Crawled caption data:
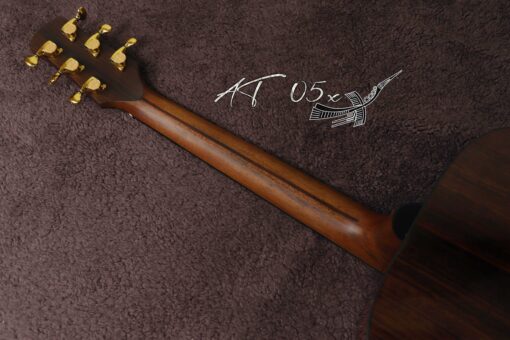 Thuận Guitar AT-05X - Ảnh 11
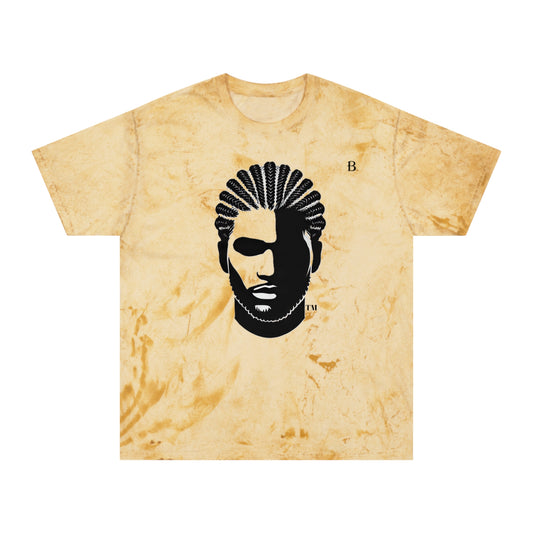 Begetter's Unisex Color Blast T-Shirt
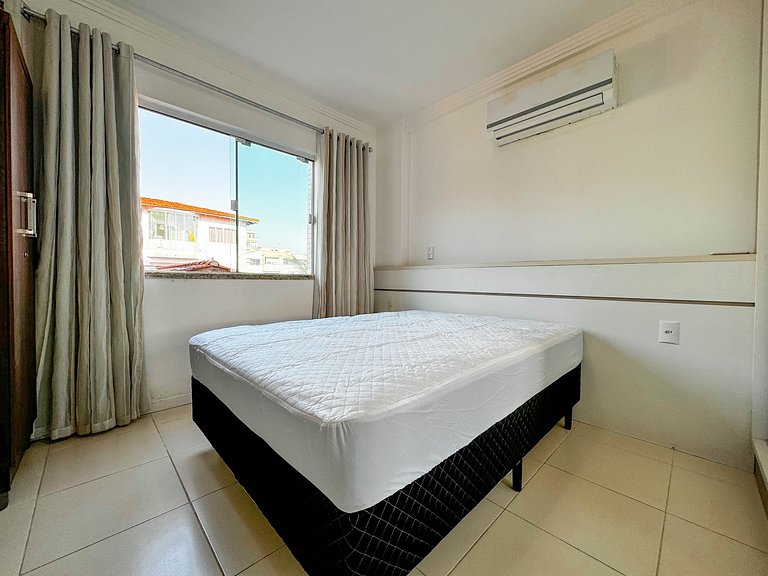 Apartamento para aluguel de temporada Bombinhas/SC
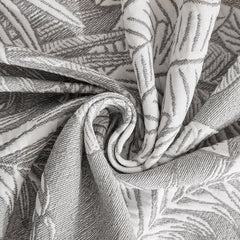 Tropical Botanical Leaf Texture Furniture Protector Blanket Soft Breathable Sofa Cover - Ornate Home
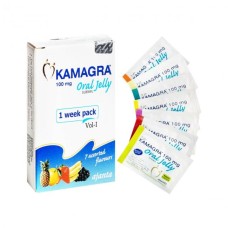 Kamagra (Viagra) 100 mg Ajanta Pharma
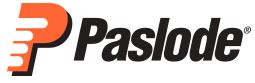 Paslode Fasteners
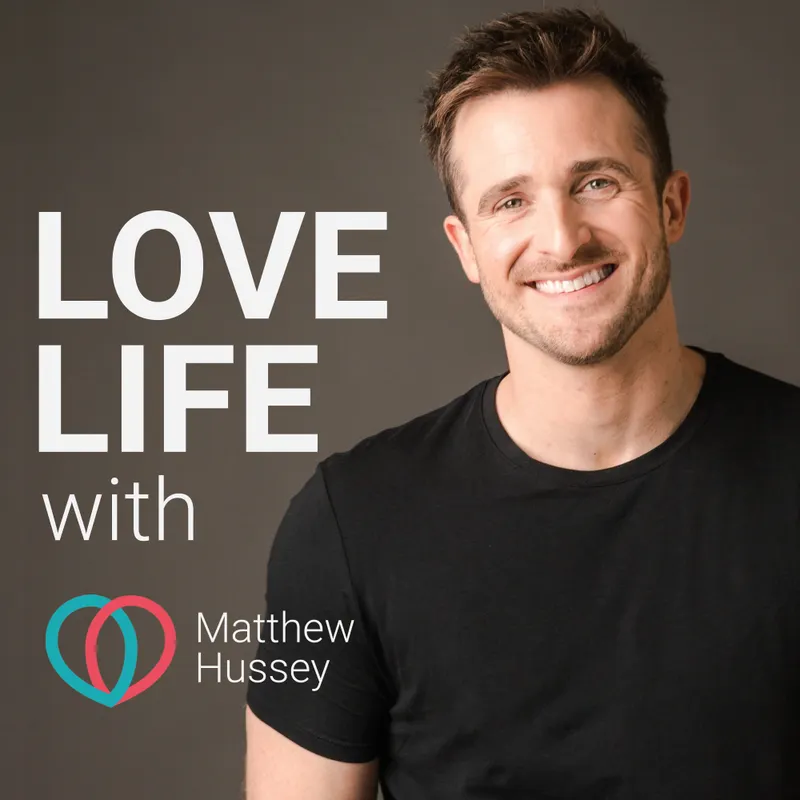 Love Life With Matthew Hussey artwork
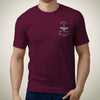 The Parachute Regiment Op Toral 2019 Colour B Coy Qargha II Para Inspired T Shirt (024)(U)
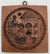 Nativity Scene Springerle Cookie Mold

→ Task prompt
Set down the records above exactly as written, beginning with the first line and ending with the line that contains "Tropical Botanical Leaf", and do not include pictures.

→ Exercise output
 Thuận Guitar AT-05X - Ảnh 11
 Begetter's Unisex Color Blast T-Shirt
 Apartamento para aluguel de temporada Bombinhas/SC
 Tropical Botanical Leaf Texture Furniture Protector Blanket Soft Breathable Sofa Cover - Ornate Home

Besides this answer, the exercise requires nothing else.